We don’t know if stocks will finish up or down in 2017.
We don’t know which commodities will rise and which ones will fall.
We don’t know for sure how political events will shape the market.
No one does.
But we don’t need to make any bold forecasts to make money in the markets.
Of course, not everyone agrees with this idea.
I’m apparently one of the only people in the universe who hasn’t carved the market’s full-year performance in stone. We were forced to endure endless “Dow 20,000” headlines during the first few months of the year. Now the political pundits have hijacked the tape. They tell us what will happen if Trump starts more trouble – and how many points the market will rally (or fall) if he’s forced out of office.
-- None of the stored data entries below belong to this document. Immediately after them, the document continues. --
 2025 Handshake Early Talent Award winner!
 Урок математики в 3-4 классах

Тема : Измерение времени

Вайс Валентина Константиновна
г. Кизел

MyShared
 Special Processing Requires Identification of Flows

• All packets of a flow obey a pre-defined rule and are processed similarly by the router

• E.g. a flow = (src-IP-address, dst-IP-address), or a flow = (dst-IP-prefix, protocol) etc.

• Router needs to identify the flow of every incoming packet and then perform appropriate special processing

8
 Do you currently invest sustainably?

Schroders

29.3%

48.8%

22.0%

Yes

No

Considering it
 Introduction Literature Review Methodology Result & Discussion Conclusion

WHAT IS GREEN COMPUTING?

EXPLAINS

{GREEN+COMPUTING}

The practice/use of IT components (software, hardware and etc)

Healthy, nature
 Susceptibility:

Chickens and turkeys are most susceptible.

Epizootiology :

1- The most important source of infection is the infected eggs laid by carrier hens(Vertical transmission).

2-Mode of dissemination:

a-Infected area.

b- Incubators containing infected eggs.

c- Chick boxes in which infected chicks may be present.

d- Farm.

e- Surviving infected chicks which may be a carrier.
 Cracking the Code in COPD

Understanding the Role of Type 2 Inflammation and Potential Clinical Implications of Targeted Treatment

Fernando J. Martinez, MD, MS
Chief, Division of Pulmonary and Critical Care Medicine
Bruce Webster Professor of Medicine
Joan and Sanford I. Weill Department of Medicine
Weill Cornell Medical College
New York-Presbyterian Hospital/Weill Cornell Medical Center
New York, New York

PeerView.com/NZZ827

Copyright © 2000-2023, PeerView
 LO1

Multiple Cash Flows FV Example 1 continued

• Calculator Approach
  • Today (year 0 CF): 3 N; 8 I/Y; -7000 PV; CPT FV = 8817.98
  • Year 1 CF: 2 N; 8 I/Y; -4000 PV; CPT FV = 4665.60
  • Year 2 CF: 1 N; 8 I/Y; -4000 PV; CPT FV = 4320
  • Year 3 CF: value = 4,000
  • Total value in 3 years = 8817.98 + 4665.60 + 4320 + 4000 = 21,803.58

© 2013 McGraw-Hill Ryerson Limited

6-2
Everyone from the big bank analysts to lowly bloggers is taking a stab at what the White House will unleash on unsuspecting investors.
Yet no matter how much data they use to back up their claims, even the best predictions are nothing but empty guesses. And we don’t have to dig very deep to prove it…
Just one short year ago, stocks suffered their worst start in history. The major averages rang in 2016 with a thud. After the first week of trade, only about 25% of stocks in the S&P remained above their respective 200-day moving averages.
Market breadth was downright awful. Cracks appeared in several vulnerable sectors. Meanwhile, transports and small-caps were quickly entering bonafide bear markets.
The S&P finished the first month of the year down a cool 5%. That was the worst January in seven years. That’s right—the S&P 500 hadn’t dropped that much in January since 2009.
It was all too easy to get caught up in the carnage. Prophesizing a major market meltdown in January 2016 wasn’t crazy talk. From the average investor to the smart-money portfolio manager, the world’s markets looked like they were ready to come crashing down.
Of course, we now know how these doomsday scenarios played out. After dropping double-digits to start the year, stocks came roaring back to life.
Ultimately, the long-term investors who panicked early last year were forced to watch stocks rip off their lows. The S&P 500 finished the year with 10% gain. But the hardest-hit groups were the real champions of 2016. Those pesky small-caps stormed back to post gains of more than 40% off their February lows. The SPDR S&P Biotech ETF jumped nearly 30%. Emerging markets collectively rose 23%.
Did I see any of these incredible moves coming as despair set in during the first weeks of 2016?
I don’t know what’s in store for the markets for the rest of 2017. No one does.
But I do know we’ll be able to book gains by shutting out the noise and following the market’s most powerful trends.